[Entries taken from a collection]
* * * * * * * * *

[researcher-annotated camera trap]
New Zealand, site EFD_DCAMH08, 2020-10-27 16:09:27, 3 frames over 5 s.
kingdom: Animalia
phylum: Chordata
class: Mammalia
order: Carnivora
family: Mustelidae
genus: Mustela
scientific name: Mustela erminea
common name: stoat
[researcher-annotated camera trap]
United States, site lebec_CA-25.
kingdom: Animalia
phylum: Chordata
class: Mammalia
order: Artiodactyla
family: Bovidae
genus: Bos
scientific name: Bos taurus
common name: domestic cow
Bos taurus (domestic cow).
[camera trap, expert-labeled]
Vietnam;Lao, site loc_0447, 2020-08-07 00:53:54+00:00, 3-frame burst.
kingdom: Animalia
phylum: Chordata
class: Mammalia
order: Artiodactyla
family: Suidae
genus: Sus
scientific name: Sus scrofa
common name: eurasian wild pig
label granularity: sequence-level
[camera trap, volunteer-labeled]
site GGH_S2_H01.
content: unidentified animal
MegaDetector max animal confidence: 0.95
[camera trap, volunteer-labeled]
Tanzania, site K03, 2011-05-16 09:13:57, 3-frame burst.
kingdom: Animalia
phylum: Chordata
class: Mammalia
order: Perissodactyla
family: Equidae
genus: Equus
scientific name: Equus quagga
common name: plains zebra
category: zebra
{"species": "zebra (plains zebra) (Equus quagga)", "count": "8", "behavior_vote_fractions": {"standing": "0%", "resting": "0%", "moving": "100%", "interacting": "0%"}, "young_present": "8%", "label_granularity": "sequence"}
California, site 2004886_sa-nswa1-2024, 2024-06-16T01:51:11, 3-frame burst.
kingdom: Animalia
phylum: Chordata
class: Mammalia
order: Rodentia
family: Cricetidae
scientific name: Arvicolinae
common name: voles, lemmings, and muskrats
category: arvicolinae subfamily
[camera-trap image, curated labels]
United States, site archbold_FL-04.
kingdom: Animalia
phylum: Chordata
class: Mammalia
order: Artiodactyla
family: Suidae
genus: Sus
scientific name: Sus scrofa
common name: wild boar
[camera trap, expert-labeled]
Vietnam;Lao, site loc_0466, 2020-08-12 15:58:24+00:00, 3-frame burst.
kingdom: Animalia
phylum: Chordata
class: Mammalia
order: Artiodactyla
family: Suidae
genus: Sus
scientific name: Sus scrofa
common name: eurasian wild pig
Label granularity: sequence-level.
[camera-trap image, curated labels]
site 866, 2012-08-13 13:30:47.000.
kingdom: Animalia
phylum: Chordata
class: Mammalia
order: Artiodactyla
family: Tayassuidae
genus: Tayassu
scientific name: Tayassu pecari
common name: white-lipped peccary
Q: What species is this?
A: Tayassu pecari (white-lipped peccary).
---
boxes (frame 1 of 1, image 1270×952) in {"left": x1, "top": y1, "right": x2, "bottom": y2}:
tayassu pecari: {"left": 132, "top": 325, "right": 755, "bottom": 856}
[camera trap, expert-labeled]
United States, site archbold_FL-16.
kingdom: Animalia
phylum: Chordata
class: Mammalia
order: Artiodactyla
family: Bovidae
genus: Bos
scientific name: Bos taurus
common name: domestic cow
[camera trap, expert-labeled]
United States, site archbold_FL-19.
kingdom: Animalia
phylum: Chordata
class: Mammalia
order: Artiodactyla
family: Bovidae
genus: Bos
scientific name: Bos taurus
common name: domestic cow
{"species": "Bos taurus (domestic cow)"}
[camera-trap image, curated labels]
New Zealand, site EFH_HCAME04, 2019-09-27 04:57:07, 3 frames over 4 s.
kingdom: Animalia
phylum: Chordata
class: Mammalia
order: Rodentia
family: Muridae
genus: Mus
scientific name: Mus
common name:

* * * * * * * * *

:: What the exercise asks ::
The whole of the data above must be given again, unaltered and complete.

:: Written answer ::
[researcher-annotated camera trap]
New Zealand, site EFD_DCAMH08, 2020-10-27 16:09:27, 3 frames over 5 s.
kingdom: Animalia
phylum: Chordata
class: Mammalia
order: Carnivora
family: Mustelidae
genus: Mustela
scientific name: Mustela erminea
common name: stoat
[researcher-annotated camera trap]
United States, site lebec_CA-25.
kingdom: Animalia
phylum: Chordata
class: Mammalia
order: Artiodactyla
family: Bovidae
genus: Bos
scientific name: Bos taurus
common name: domestic cow
Bos taurus (domestic cow).
[camera trap, expert-labeled]
Vietnam;Lao, site loc_0447, 2020-08-07 00:53:54+00:00, 3-frame burst.
kingdom: Animalia
phylum: Chordata
class: Mammalia
order: Artiodactyla
family: Suidae
genus: Sus
scientific name: Sus scrofa
common name: eurasian wild pig
label granularity: sequence-level
[camera trap, volunteer-labeled]
site GGH_S2_H01.
content: unidentified animal
MegaDetector max animal confidence: 0.95
[camera trap, volunteer-labeled]
Tanzania, site K03, 2011-05-16 09:13:57, 3-frame burst.
kingdom: Animalia
phylum: Chordata
class: Mammalia
order: Perissodactyla
family: Equidae
genus: Equus
scientific name: Equus quagga
common name: plains zebra
category: zebra
{"species": "zebra (plains zebra) (Equus quagga)", "count": "8", "behavior_vote_fractions": {"standing": "0%", "resting": "0%", "moving": "100%", "interacting": "0%"}, "young_present": "8%", "label_granularity": "sequence"}
California, site 2004886_sa-nswa1-2024, 2024-06-16T01:51:11, 3-frame burst.
kingdom: Animalia
phylum: Chordata
class: Mammalia
order: Rodentia
family: Cricetidae
scientific name: Arvicolinae
common name: voles, lemmings, and muskrats
category: arvicolinae subfamily
[camera-trap image, curated labels]
United States, site archbold_FL-04.
kingdom: Animalia
phylum: Chordata
class: Mammalia
order: Artiodactyla
family: Suidae
genus: Sus
scientific name: Sus scrofa
common name: wild boar
[camera trap, expert-labeled]
Vietnam;Lao, site loc_0466, 2020-08-12 15:58:24+00:00, 3-frame burst.
kingdom: Animalia
phylum: Chordata
class: Mammalia
order: Artiodactyla
family: Suidae
genus: Sus
scientific name: Sus scrofa
common name: eurasian wild pig
Label granularity: sequence-level.
[camera-trap image, curated labels]
site 866, 2012-08-13 13:30:47.000.
kingdom: Animalia
phylum: Chordata
class: Mammalia
order: Artiodactyla
family: Tayassuidae
genus: Tayassu
scientific name: Tayassu pecari
common name: white-lipped peccary
Q: What species is this?
A: Tayassu pecari (white-lipped peccary).
---
boxes (frame 1 of 1, image 1270×952) in {"left": x1, "top": y1, "right": x2, "bottom": y2}:
tayassu pecari: {"left": 132, "top": 325, "right": 755, "bottom": 856}
[camera trap, expert-labeled]
United States, site archbold_FL-16.
kingdom: Animalia
phylum: Chordata
class: Mammalia
order: Artiodactyla
family: Bovidae
genus: Bos
scientific name: Bos taurus
common name: domestic cow
[camera trap, expert-labeled]
United States, site archbold_FL-19.
kingdom: Animalia
phylum: Chordata
class: Mammalia
order: Artiodactyla
family: Bovidae
genus: Bos
scientific name: Bos taurus
common name: domestic cow
{"species": "Bos taurus (domestic cow)"}
[camera-trap image, curated labels]
New Zealand, site EFH_HCAME04, 2019-09-27 04:57:07, 3 frames over 4 s.
kingdom: Animalia
phylum: Chordata
class: Mammalia
order: Rodentia
family: Muridae
genus: Mus
scientific name: Mus
common name:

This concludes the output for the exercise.